» **Written problem 1**:
According to the temperature forecasting passage, which two models have the lowest AIC values?
» **Written problem 2**:
Return, word for word, the part of the temperature forecasting passage that opens with the words containing "# Fit the data to an AR(2)" and closes with "mod = ARMA(chg_temp, order=(0,1))".

===== Given passage

Fit the temperature data to an AR(1), AR(2), MA(1), and ARMA(1,1) and see which model is the best fit, using the AIC criterion.

In [None]:
# Import the module for estimating an ARMA model
from statsmodels.tsa.arima_model import ARMA

# Fit the data to an AR(1) model and print AIC:
mod = ARMA(chg_temp, order=(1,0))
res = mod.fit()
print("The AIC for an AR(1) is: ", res.aic)

# Fit the data to an AR(2) model and print AIC:
mod = ARMA(chg_temp, order=(2,0))
res = mod.fit()
print("The AIC for an AR(2) is: ", res.aic)

# Fit the data to an MA(1) model and print AIC:
mod = ARMA(chg_temp, order=(0,1))
res = mod.fit()
print("The AIC for an MA(1) is: ", res.aic)

# Fit the data to an ARMA(1,1) model and print AIC:
mod = ARMA(chg_temp, order=(1,1))
res = mod.fit()
print("The AIC for an ARMA(1,1) is: ", res.aic)

The AIC for an AR(1) is:  510.5346898313911
The AIC for an AR(2) is:  501.9274123160229
The AIC for an MA(1) is:  469.3909735015812
The AIC for an ARMA(1,1) is:  469.0729116169711

*The MA(1) and ARMA(1,1) have the two lowest AIC values.*

## Don't Throw Out That Winter Coat Yet


Finally, you will forecast the temperature over the next 30 years using an ARMA(1,1) model, including confidence bands around that estimate. Keep in mind that the estimate of the drift will have a much bigger impact on long range forecasts than the ARMA parameters.

Earlier, you determined that the temperature data follows a random walk and you looked at first differencing the data. You will use the ARIMA module on the temperature data, pre-loaded in the DataFrame temp_NY, but the forecast would be the same as using the ARMA module on changes in temperature, and then using cumulative sums of these changes to get the temperature.

The data is in a DataFrame called temp_NY.

In [None]:
# Import the ARIMA module from statsmodels
from statsmodels.tsa.arima_model import ARIMA

# Forecast interest rates using an AR(1) model
mod = ARIMA(temp_NY, order=(1,1,1))
res = mod.fit()

# Plot the original series and the forecasted series
res.plot_predict(start='1872-01-01', end='2046-01-01')
plt.show()

![image.png](attachment:image.png)

*According to the model (almost entirely due to the trend, the temperature is expected to be about 0.6 degrees higher in 30 years, but the 95% confidence interval around that is over 5 degrees.*

# Further Topics

* GARCH Models
* Nonlinear Models
* Multivariate Time Series Models
* Regime Switching Models
* State Space Models and Kalman Filtering

==========
===== Record extracts

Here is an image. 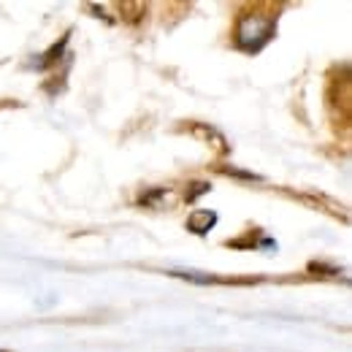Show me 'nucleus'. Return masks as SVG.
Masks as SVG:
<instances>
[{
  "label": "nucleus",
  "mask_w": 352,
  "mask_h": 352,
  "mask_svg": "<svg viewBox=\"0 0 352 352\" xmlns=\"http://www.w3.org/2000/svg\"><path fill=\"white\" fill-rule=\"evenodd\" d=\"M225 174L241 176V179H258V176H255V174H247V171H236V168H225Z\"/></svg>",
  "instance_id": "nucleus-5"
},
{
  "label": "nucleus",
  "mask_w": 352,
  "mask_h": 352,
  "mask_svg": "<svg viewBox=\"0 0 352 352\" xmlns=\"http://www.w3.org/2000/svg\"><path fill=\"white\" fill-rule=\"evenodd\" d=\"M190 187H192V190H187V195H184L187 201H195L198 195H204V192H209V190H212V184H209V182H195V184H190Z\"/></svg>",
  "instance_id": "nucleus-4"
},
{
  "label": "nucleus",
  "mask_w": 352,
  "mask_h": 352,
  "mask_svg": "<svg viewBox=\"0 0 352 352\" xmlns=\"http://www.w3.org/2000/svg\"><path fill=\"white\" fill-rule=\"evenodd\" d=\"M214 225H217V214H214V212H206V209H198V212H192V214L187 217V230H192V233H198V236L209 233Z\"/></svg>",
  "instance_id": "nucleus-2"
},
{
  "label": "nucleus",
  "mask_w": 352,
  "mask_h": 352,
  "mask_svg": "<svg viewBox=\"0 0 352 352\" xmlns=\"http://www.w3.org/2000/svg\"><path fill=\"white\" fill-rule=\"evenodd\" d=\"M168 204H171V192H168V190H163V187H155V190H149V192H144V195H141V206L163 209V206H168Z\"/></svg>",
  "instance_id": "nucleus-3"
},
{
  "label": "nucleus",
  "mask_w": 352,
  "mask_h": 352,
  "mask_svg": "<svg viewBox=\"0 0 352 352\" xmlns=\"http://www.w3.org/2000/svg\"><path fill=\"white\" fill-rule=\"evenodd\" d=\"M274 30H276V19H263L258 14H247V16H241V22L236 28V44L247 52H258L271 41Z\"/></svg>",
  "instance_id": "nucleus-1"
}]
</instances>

==========

» **Task answer 1**:
The MA(1) and ARMA(1,1) models have the two lowest AIC values.

» **Task answer 2**:
# Fit the data to an AR(2) model and print AIC:
mod = ARMA(chg_temp, order=(2,0))
res = mod.fit()
print("The AIC for an AR(2) is: ", res.aic)

# Fit the data to an MA(1) model and print AIC:
mod = ARMA(chg_temp, order=(0,1))